Soulé gives these concerns no credence. Indeed, he said, conservation programs in Africa are an established success, the primary and perhaps only reason big animals like lions and elephants survive.
“Tourism and sport hunting have kept them alive. These animals really only exist nowadays in national parks.”
When South Africa's Kruger National Park was created in 1903, it contained just nine lions, eight buffalo, a few cheetahs and no elephants – the survivors of decades of over-hunting.
Today, Kruger is a famous haven of biological diversity, containing 2,300 lions, 28,000 buffalo, 250 cheetahs and 7,300 elephants. More than 700,000 ecotourists visit annually, bring in tens of millions of dollars in revenue.
Rewilding proponents believe something similar can happen here – maybe even to a greater degree. An estimated 1.5 million people visit San Diego's Wild Animal Park each year, Donlan noted. Why wouldn't they also want to visit places where they might see entire herds of elephants essentially roaming free?

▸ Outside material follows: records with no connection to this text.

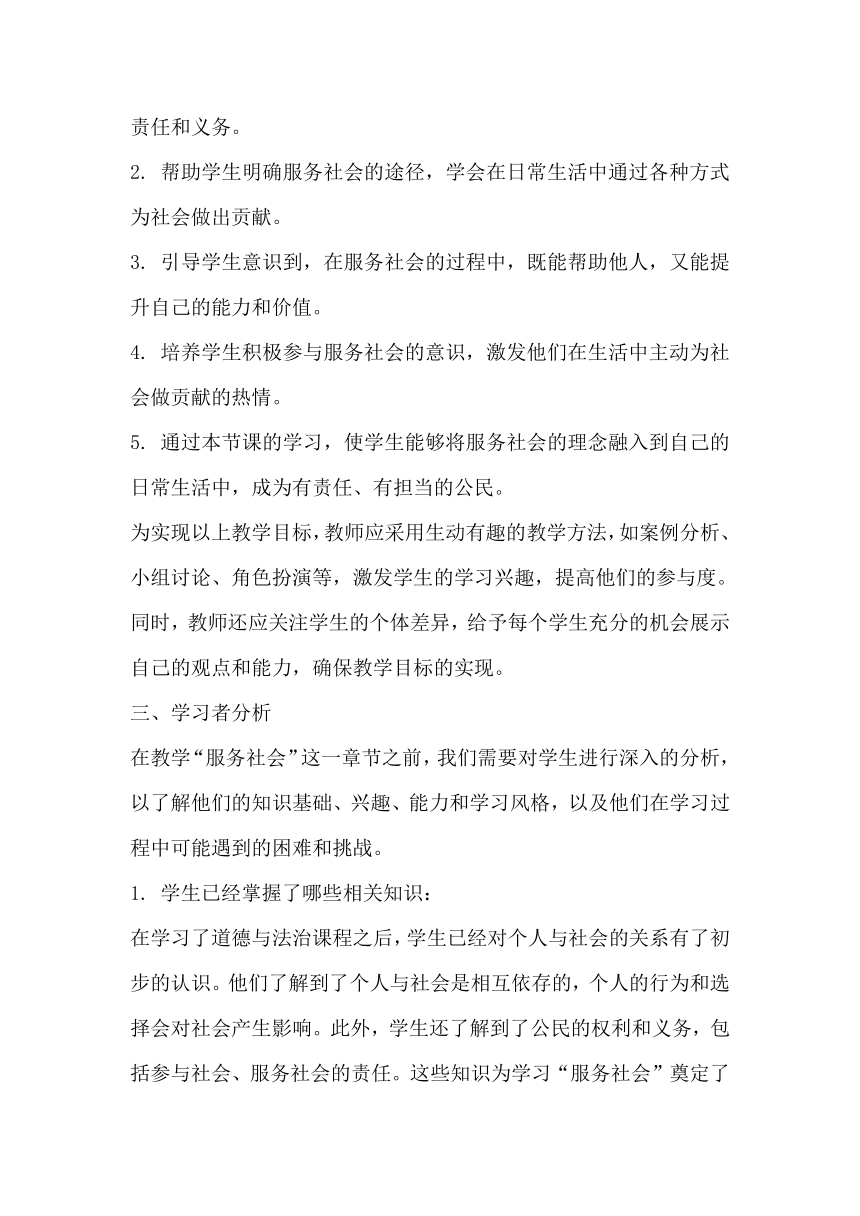 责任和义务。

2. 帮助学生明确服务社会的途径，学会在日常生活中通过各种方式为社会做出贡献。

3. 引导学生意识到，在服务社会的过程中，既能帮助他人，又能提升自己的能力和价值。

4. 培养学生积极参与服务社会的意识，激发他们在生活中主动为社会做贡献的热情。

5. 通过本节课的学习，使学生能够将服务社会的理念融入到自己的日常生活中，成为有责任、有担当的公民。

为实现以上教学目标，教师应采用生动有趣的教学方法，如案例分析、小组讨论、角色扮演等，激发学生的学习兴趣，提高他们的参与度。同时，教师还应关注学生的个体差异，给予每个学生充分的机会展示自己的观点和能力，确保教学目标的实现。

三、学习者分析

在教学“服务社会”这一章节之前，我们需要对学生进行深入的分析，以了解他们的知识基础、兴趣、能力和学习风格，以及他们在学习过程中可能遇到的困难和挑战。

1. 学生已经掌握了哪些相关知识：

在学习了道德与法治课程之后，学生已经对个人与社会的关系有了初步的认识。他们了解到了个人与社会是相互依存的，个人的行为和选择会对社会产生影响。此外，学生还了解到了公民的权利和义务，包括参与社会、服务社会的责任。这些知识为学习“服务社会”奠定了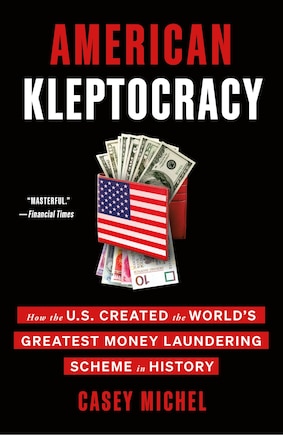 AMERICAN
KLEPTOCRACY

"MASTERFUL."
—Financial Times

10

How the U.S. CREATED the WORLD'S GREATEST MONEY LAUNDERING SCHEME in HISTORY

CASEY MICHEL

The persistent reluctance to embrace rewilding, said Greene at Cornell, may reflect modern humanity's distance from and fear of nature, particularly the kind that's red in tooth and claw. The image of an African lion crouched in a former cornfield is, frankly, scary.
“Why is (rewilding) the Bolson tortoise OK, but the lion is not? My experience is that although folks jump to discussions of disease, habitat, costs, etc., for the lion, the tortoise forces them to acknowledge that the real problem is our fear of being eaten.
“Fair enough, but unless we find ways to live with dangerous animals, there won't be any anywhere one day.”